Dooku’s Temple "job" for years seems to have been “teaching lightsaber preschool.” Sifo-Dyas, the guy with the scary doom visions? Oh yeah, they have him working with infants, bringing babies to the Temple as a Seeker. Jocasta Nu is constantly depicted interacting with the younger generation of Jedi, teaching, helping, or mentoring. In TCW, she knows all the Padawans on sight.
There’s just something really ordinary and charming to me about this. Sure, Dooku is a terrifying 2m of spider limbs in a robe, but he’s still going down on one sinister knee to check out the little crying kid who got a finger crunched by one of those wooden training swords. How many of the TCW-era Jedi were once babies who played with Sifo-Dyas’s hair loopies or cuddled on his chest as he pointed his T-6 back toward the Temple after another successful Seeking mission? (Space is, after all, cold. 🥺) You just know Jocasta is in very reluctant possession of knowledge of every single teen Padawan drama, crush, or breakup. She tries to stay out of it, but she’s broken up fights and pulled particulars into her office for tea and a gentle lecture on the inherent self-destructiveness of gossip.
And these are not “just some” Jedi - they are all combat trained, politically important, at the top of their rank and even each sit on the Council at some point in their lives. The Jedi Order really went “super powerful space wizards with laser swords, yeah, but they should also all definitely know how to change a diaper."
First day of Master Dooku’s lightsaber class, probably:
Dooku: this is the lightsaber, the weapon of a Jedi. It is not clumsy or random, it is an elegant and precise tool. It is your life. You will learn how to use it to protect the weak and antagonize the strong.
Youngling: master dooku, will we learn how to make it go fwoosh fwoosh?

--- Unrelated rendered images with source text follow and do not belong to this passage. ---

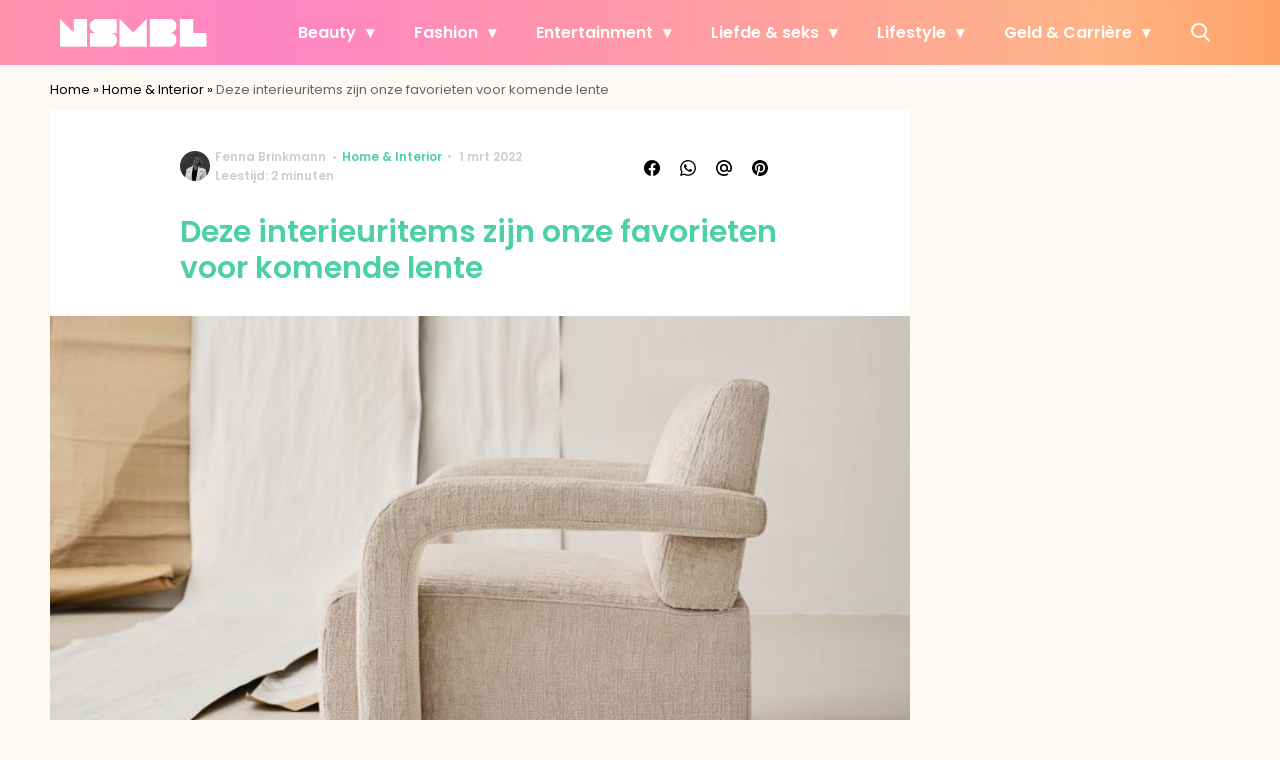

--- FILE ---
content_type: text/plain; charset=utf-8
request_url: https://events.getsitectrl.com/api/v1/events
body_size: 559
content:
{"id":"66b16314fd1000d8","user_id":"66b16314fd65c772","time":1764250899444,"token":"1764250899.e9bc56401c9cb2e216d45176b2113976.3a619ef1f91fadd0fe2888bd78dd95c9","geo":{"ip":"18.116.239.90","geopath":"147015:147763:220321:","geoname_id":4509177,"longitude":-83.0061,"latitude":39.9625,"postal_code":"43215","city":"Columbus","region":"Ohio","state_code":"OH","country":"United States","country_code":"US","timezone":"America/New_York"},"ua":{"platform":"Desktop","os":"Mac OS","os_family":"Mac OS X","os_version":"10.15.7","browser":"Other","browser_family":"ClaudeBot","browser_version":"1.0","device":"Spider","device_brand":"Spider","device_model":"Desktop"},"utm":{}}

Dooku: yes child, you will learn how to make it go fwoosh fwoosh
i love sith!obi-wan as much as the next person but also, consider: obi-wan being the most stubbornly light-side jedi of all time
through a holocron, anakin and obi-wan come face-to-face with the darkest versions of themselves. anakin, of course, sees a monster. darth vader at his most extreme, murderous and even sadistic in his cruelty, not just violent but enjoying the vicious power his violence grants him. he's like a demon brought to life, the dark side in its purest form, malevolent and evil
meanwhile, obi-wan is still obi-wan just slightly worse. obi-wan but with like a bit of a drinking problem and he's let himself go a little. obi-wan but he's gotten addicted to world of space warcraft and is chugging more space mountain dew than might be ideal. The Darkness Within is just obi-wan indulging his self-destructive tendencies and maybe being a bit more of a bitch than he already is, turning up scruffy and less well-groomed than og obi-wan but still absolutely, unmistakably in the light
dude is incorruptible. a beacon of light, stubbornly staying light no matter what life throws at him.
(naturally, obi-wan is still horrified by "evil" obi-wan. dude is listening to his albums on speaker phone. he is so inconsiderate)
I do understand the lightsaber being a Jedi weapon because they connect with kyber and a lot of the weapon’s fighting styles depend on Force-assisted acrobatics. But I saw someone talking ab how if a lightsaber was a real weapon that could cut through metal and stone and shit it would be generating such an insane amount of heat that it would melt your entire arm off just from being near it, and I think it would be really cool if the reason it’s the Jedi Weapon is that while wielding it they are using the force to contain and compress all tht heat energy into just the area of the blade. And anyone who activates a Jedi lightsaber without permission/supervision (and this is where I also like the idea of hidden switches being on the inside so only Jedi can easily reach them and turn them on) immediately just gets hit by an insane wave of heat that scorches everything in a five foot radius. Even cooler if the hilt no longer has a “channeling” mechanism and the only reason the blade maintains a blade shape at all is because the Jedi manipulating it is consciously making it do that. Otherwise it’s just a non-directional blast of burning kyber energy.